-- DIRECTIONS --
Please rewrite the lines in the records below, from the line containing "Among the group" through the line containing "which one is bottommost?", inclusive, as a JSON list of strings with one string per line. Leave out any blank lines.

[begin RECORDS PROVIDED]

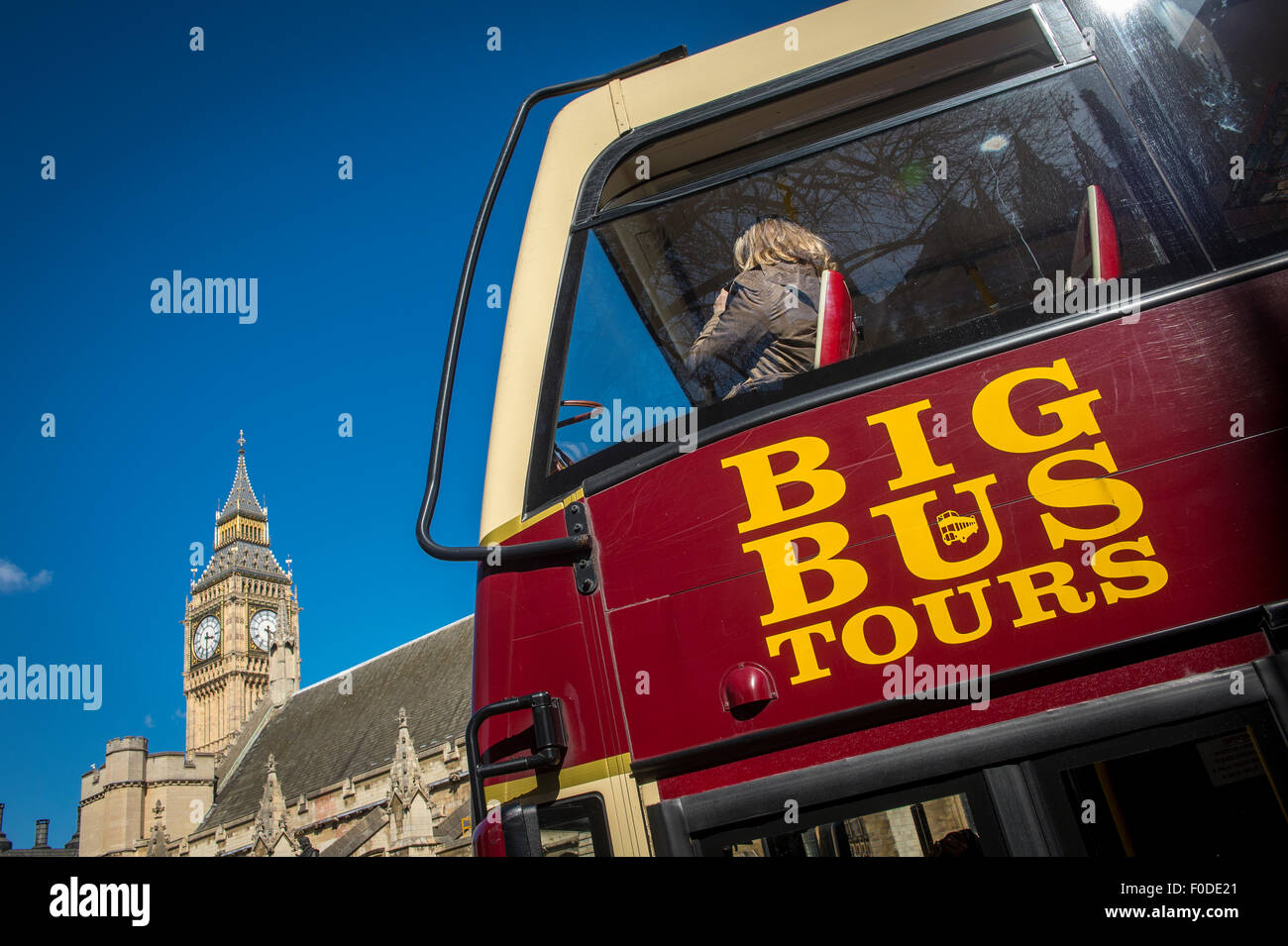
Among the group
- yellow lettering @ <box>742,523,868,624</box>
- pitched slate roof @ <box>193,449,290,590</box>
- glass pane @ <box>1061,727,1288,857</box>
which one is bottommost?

[end RECORDS PROVIDED]
[begin RECORDS PROVIDED]

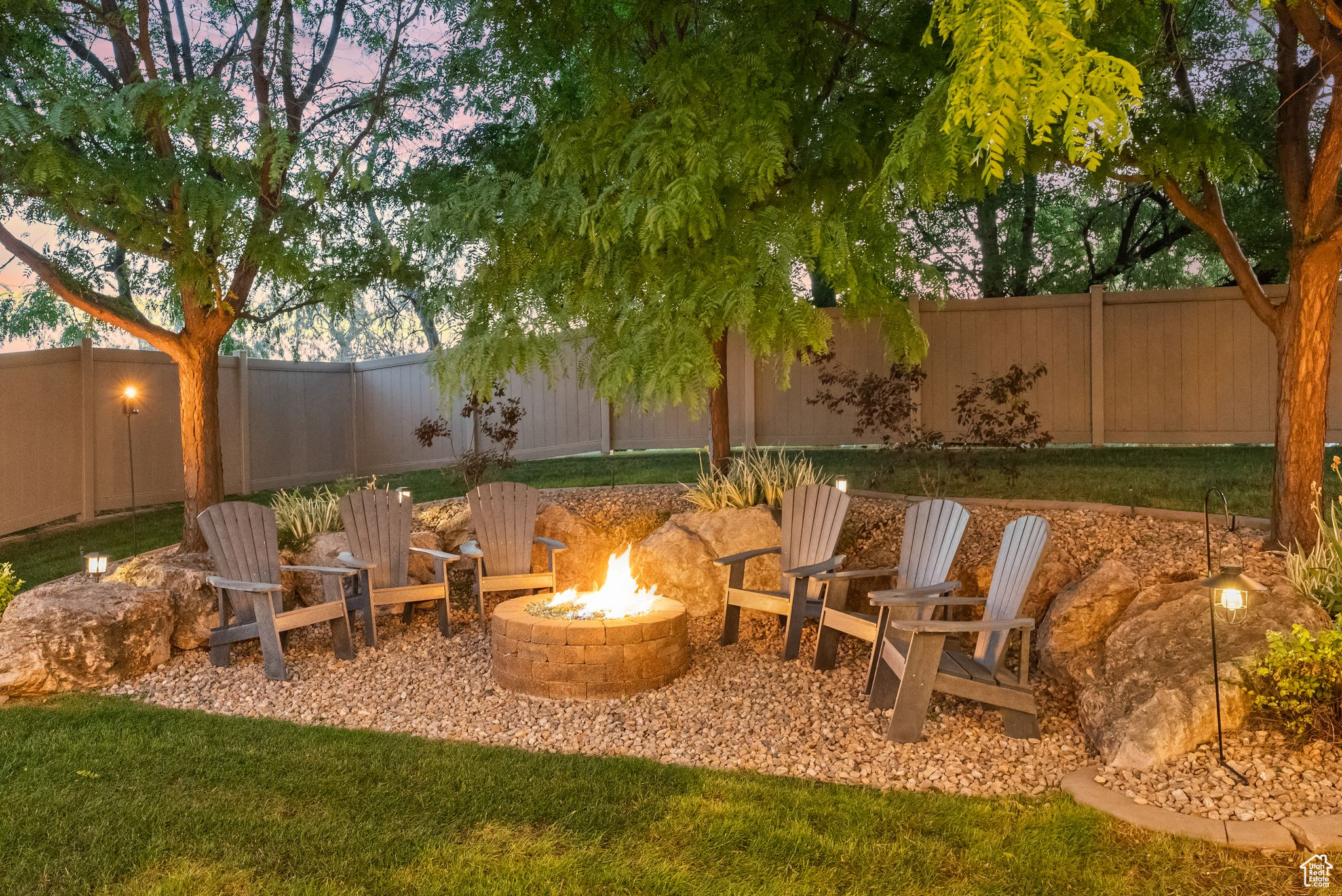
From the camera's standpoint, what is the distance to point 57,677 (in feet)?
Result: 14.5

[end RECORDS PROVIDED]
[begin RECORDS PROVIDED]

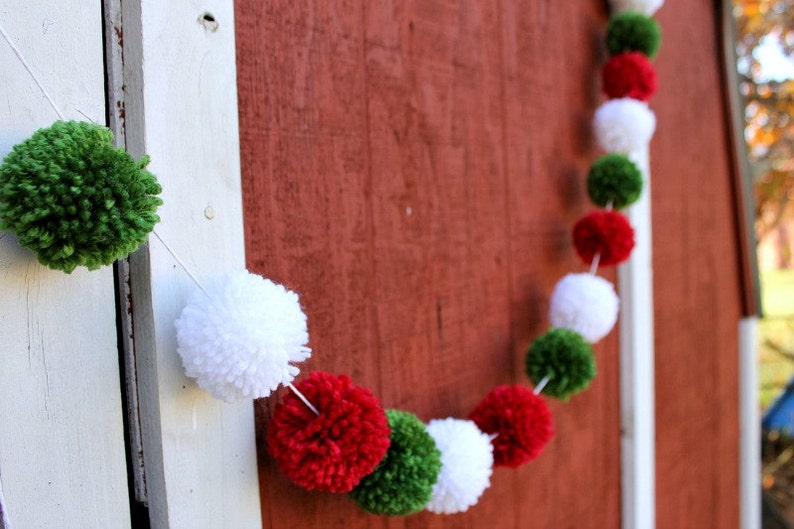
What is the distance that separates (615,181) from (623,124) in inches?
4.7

[end RECORDS PROVIDED]

-- FULL OUTPUT --
[
  "Among the group",
  "- yellow lettering @ <box>742,523,868,624</box>",
  "- pitched slate roof @ <box>193,449,290,590</box>",
  "- glass pane @ <box>1061,727,1288,857</box>",
  "which one is bottommost?"
]